Reboot nel quale fuoco, sangue e sabbia dominano, Mad Max:Fury Road è adrenalina pura, un concentrato di azione che pare girato tutto d’un fiato. Un imperdibile gioiello post-apocalittico, gestito dal settantenne George Miller.
Max è un ex poliziotto che vaga nel deserto. Catturato da un gruppo di war boys, Max viene portato alla Cittadella e incatenato. Nel mentre un convoglio guidato da Furiosa (una delle mogli di Immortan Joe) cambia improvvisamente direzione e si dirige verso i territori ostili.

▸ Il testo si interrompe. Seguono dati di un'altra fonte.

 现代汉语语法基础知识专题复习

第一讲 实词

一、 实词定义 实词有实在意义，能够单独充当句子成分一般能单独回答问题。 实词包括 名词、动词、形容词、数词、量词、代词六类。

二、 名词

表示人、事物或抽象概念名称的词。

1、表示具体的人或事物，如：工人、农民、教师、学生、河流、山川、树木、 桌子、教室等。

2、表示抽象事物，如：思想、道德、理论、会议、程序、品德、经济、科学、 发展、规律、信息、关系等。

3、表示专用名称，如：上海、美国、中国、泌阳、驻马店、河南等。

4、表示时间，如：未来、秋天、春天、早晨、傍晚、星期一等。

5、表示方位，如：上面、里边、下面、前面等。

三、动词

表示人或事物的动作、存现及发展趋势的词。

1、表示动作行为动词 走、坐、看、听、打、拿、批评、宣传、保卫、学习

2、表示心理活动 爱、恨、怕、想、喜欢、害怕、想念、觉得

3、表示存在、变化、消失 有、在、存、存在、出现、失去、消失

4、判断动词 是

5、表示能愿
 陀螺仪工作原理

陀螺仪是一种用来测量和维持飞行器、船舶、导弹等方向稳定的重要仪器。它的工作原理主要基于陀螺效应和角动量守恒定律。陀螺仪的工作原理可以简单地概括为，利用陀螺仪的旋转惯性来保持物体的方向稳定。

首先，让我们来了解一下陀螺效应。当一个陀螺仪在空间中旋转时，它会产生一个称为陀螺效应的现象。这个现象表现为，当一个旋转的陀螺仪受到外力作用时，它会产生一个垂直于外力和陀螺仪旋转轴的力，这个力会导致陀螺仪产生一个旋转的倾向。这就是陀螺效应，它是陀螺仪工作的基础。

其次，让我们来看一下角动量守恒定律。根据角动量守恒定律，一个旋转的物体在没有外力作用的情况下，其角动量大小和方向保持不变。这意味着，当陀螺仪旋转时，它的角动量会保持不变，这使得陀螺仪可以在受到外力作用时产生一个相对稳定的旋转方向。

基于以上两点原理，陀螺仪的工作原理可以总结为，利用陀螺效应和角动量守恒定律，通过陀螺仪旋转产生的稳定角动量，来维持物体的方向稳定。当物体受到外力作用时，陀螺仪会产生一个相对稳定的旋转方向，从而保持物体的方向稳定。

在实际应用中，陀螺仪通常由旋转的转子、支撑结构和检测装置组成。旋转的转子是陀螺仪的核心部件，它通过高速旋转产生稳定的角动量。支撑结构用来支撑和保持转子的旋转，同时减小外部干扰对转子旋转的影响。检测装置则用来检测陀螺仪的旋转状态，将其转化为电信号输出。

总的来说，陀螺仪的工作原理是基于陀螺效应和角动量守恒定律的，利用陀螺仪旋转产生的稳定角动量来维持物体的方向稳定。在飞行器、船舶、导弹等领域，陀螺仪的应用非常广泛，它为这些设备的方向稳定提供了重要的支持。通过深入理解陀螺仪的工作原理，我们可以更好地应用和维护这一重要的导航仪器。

Interceptor aveva consegnato al cinema un prodotto dal budget bassissimo e aveva creato l’icona di Mad Max. I successivi capitoli avevano confermato la validità dell’idea e innalzato il protagonista Max a simbolo di un mondo in declino, privo di risorse e dominato dalla desolazione. 36 anni dopo Mad Max: Fury Road è l’atteso reboot firmato dallo stesso regista (il visionario Miller), che trova nella velocità, nell’estrema follia e nell’inseguimento la cifra stilistica corretta per accattivare il pubblico e coinvolgerlo fino alla conclusione.
Caratterizzato da un protagonista carismatico, che lascia spesso campo libero a un gruppo di giovani donne (le fattrici di bianco vestite) e allo loro leader Furiosa, Mad Max: Fury Road lascia con il fiato sospeso per l’intera durata. Difatti sono pochi i momenti in cui l’azione si ferma (delle piccole “oasi” nel deserto filmico) e sviluppa la narrazione, che si interroga sulla redenzione e sull’uccisione del mondo che i personaggi conoscevano. Per il resto la pellicola è un interminabile inseguimento, nel quale il pathos e la violenza raggiungono livelli altissimi, mentre la follia di un gruppo di war boys domina in lungo e in largo.
Falsi profeti del nuovo e desolante mondo, il Valhalla come terra promessa per il sacrificio alla causa, morte, vita e fuoco sono le caratteristiche di una pellicola che viene accompagnata da una partitura musicale trascinante e da una fotografia che fa leva sull’esasperazione dei colori caldi del deserto. Inoltre le piccole sortite dell’appena accennato passato dell’ex poliziotto Max divengono espedienti necessari a sviluppare altri capitoli, che lo spettatore attende con ansia, anche se il rischio è quello di effettuare una ripetizione che sarebbe difficilmente digeribile.
Difatti Mad Max: Fury Road è un prodotto unico, che difficilmente troverebbe altri sbocchi; nel caso della prima trilogia c’era un progetto che mostrava la nascita del duro e folle carattere del personaggio principale (l’uccisione del collega, della moglie e del figlio da parte di una gang di motociclisti lo portavano a vendicarsi in modo incontrollabile), che successivamente vagava in un mondo sempre più desolante. In questo reboot Miller, conscio della pericolosità di una costruzione narrativa diversamente appetibile, catapulta il pubblico immediatamente nel mezzo dell’azione, pigiando immediatamente sull’acceleratore, perfettamente in linea con gli appetiti dell’attuale pubblico seduto in sala. Per questo motivo Mad Max: Fury Road è un film unico nel suo genere, nel quale la speranza appare come una flebile rivalsa nei confronti di un mondo che si è rivoltato contro il suo popolo.
Mad Max: Fury Road rispetta le attese, esibisce una tecnica sopraffina e una creatività fuori dal comune (l’intuizione dell’esistenza di un culto religioso legato alle macchine e alle loro cromature è geniale). Miller contrappone il candore femminile, puro e custode della vita, al marcio degli uomini (sporchi, cattivi e senza pietà); nessuno viene salvato da questo confronto (a parte l’errante Max), che sebbene appaia banale e superficiale, contiene una dicotomia primordiale e realistica. Insomma Mad Max: Fury Road trova la giusta chiave di volta per farsi apprezzare completamente, appare un prodotto di livello elevato, che sarebbe riduttivo relegare esclusivamente al genere action.